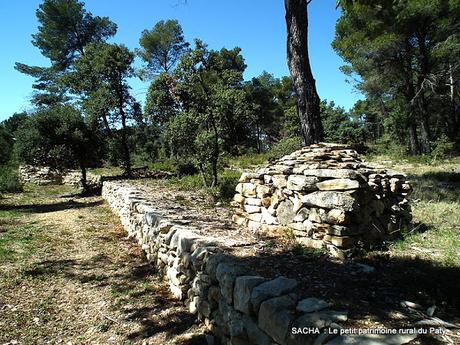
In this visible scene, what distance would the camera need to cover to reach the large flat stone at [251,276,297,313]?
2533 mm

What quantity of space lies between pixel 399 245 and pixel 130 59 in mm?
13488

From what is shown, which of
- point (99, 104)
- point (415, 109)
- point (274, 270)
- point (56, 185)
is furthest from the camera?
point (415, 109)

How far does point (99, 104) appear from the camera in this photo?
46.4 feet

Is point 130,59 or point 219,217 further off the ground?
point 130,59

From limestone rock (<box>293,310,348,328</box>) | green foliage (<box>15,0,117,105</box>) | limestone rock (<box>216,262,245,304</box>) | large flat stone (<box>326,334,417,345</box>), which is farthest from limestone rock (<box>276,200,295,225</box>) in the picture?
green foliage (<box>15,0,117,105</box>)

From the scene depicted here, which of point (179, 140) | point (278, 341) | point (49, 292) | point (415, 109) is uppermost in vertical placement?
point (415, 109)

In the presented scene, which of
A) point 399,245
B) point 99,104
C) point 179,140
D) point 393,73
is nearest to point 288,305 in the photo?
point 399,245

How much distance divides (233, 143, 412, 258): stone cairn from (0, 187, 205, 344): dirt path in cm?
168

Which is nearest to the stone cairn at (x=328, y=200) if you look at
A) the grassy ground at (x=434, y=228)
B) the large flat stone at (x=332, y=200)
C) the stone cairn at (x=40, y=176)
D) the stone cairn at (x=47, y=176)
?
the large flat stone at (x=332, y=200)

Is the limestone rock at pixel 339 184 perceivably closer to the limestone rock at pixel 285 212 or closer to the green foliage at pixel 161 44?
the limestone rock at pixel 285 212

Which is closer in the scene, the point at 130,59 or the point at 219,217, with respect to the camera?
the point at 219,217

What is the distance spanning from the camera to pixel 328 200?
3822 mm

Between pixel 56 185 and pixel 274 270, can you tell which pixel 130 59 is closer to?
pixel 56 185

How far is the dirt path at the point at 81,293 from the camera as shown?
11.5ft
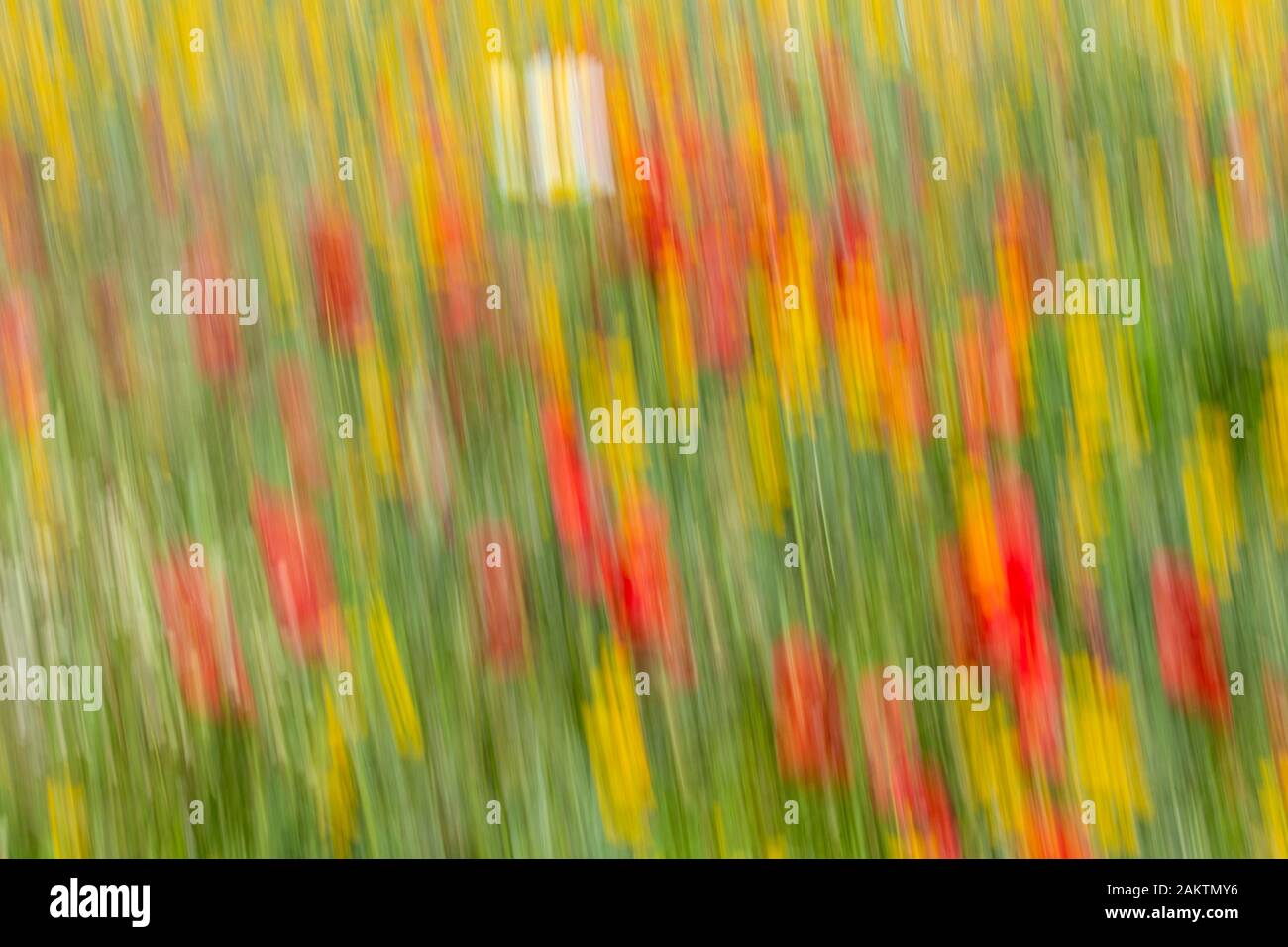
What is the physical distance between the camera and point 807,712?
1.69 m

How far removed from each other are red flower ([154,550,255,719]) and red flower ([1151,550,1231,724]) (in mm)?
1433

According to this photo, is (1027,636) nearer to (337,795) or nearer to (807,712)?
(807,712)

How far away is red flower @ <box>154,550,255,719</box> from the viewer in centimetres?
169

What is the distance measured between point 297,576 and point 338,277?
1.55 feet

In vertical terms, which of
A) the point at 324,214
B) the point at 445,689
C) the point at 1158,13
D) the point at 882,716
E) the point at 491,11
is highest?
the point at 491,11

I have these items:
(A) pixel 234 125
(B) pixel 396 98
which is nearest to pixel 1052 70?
#####
Problem statement: Can you copy the listing word for word, from the line containing "What is the distance spanning" through the end of the listing, leaving out the pictures?

Task response:
What is the distance spanning from the camera to pixel 328 200?
3822 mm

Between pixel 56 185 and pixel 274 270, can you tell which pixel 130 59 is closer to?
pixel 56 185

How far is the dirt path at the point at 81,293 from the camera as shown?
11.5ft
What is the physical distance between the camera and point 807,712?
1.69 m

How far removed from each other are red flower ([154,550,255,719]) and red flower ([1151,550,1231,724]) (in mm)?
1433

According to this photo, is (1027,636) nearer to (337,795) or nearer to (807,712)?
(807,712)

How far away is red flower @ <box>154,550,255,719</box> from the viewer in centimetres?
169

What is the distance measured between point 297,576 and point 338,277?
1.55 feet

In vertical terms, which of
A) the point at 324,214
B) the point at 445,689
C) the point at 1158,13
D) the point at 882,716
E) the point at 491,11
is highest?
the point at 491,11

I have these items:
(A) pixel 234 125
(B) pixel 396 98
which is nearest to pixel 1052 70?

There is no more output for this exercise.